(WORK INSTRUCTIONS): Rewrite the listing from the line with "Out of asphalt" through the end of the listing, substituting "paved path" for every "concrete walkway" and leaving everything else unchanged.

═══

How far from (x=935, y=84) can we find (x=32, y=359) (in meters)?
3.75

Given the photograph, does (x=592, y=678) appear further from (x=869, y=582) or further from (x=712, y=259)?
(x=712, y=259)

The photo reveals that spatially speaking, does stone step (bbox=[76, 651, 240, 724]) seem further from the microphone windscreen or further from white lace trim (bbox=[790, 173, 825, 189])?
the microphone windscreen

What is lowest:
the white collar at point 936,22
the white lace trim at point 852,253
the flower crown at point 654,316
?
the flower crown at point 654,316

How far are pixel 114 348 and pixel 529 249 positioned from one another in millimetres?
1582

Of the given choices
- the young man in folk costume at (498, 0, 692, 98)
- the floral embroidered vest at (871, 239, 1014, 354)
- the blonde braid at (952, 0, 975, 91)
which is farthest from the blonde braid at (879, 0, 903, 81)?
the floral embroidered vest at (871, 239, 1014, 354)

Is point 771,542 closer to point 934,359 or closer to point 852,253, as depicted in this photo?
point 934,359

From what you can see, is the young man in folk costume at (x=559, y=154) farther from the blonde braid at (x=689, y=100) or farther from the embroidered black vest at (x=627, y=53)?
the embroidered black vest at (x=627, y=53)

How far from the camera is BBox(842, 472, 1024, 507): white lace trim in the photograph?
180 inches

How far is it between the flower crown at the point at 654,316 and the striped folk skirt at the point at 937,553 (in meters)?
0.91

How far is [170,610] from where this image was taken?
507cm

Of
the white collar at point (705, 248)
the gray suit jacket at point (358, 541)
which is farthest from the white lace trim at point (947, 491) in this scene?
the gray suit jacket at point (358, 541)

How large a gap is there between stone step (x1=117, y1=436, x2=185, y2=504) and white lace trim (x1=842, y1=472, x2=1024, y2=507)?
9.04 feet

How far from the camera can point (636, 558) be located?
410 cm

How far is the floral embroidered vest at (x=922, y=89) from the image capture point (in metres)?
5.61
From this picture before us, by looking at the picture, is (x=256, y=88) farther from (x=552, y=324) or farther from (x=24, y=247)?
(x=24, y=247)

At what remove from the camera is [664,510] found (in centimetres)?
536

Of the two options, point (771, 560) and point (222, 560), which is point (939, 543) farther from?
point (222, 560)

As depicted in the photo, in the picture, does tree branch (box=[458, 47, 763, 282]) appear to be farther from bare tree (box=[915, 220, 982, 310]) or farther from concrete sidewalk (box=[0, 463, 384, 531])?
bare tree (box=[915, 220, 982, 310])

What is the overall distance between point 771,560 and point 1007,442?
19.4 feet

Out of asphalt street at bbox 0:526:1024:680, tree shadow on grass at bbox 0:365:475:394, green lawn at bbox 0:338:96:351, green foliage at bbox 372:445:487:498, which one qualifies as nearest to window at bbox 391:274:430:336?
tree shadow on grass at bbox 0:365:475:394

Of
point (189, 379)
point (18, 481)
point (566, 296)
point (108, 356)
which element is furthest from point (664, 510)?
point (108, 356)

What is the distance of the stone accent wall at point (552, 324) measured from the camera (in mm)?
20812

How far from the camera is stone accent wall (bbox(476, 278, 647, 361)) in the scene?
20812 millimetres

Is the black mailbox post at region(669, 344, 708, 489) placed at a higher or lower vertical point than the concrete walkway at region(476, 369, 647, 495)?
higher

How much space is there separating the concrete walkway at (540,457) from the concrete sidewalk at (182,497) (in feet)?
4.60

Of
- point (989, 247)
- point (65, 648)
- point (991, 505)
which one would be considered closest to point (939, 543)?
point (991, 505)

═══

(FINAL RESULT):
Out of asphalt street at bbox 0:526:1024:680, tree shadow on grass at bbox 0:365:475:394, green lawn at bbox 0:338:96:351, green foliage at bbox 372:445:487:498, which one qualifies as nearest to window at bbox 391:274:430:336?
tree shadow on grass at bbox 0:365:475:394

Of
point (189, 379)
point (18, 481)
point (566, 296)
point (108, 356)
which element is furthest from point (664, 510)?
point (108, 356)

What is the distance of the stone accent wall at point (552, 324) measured from the camera (in mm)?
20812

How far from the camera is stone accent wall (bbox(476, 278, 647, 361)) in the scene?
20812 millimetres

Is the black mailbox post at region(669, 344, 708, 489) placed at a higher or lower vertical point than the paved path at region(476, 369, 647, 495)?
higher

How much space is there separating the paved path at (540,457) from the concrete sidewalk at (182,497) (in feet)?
4.60

Of
- point (989, 247)
- point (65, 648)
- point (991, 505)
which one would be considered closest to point (939, 543)?
point (991, 505)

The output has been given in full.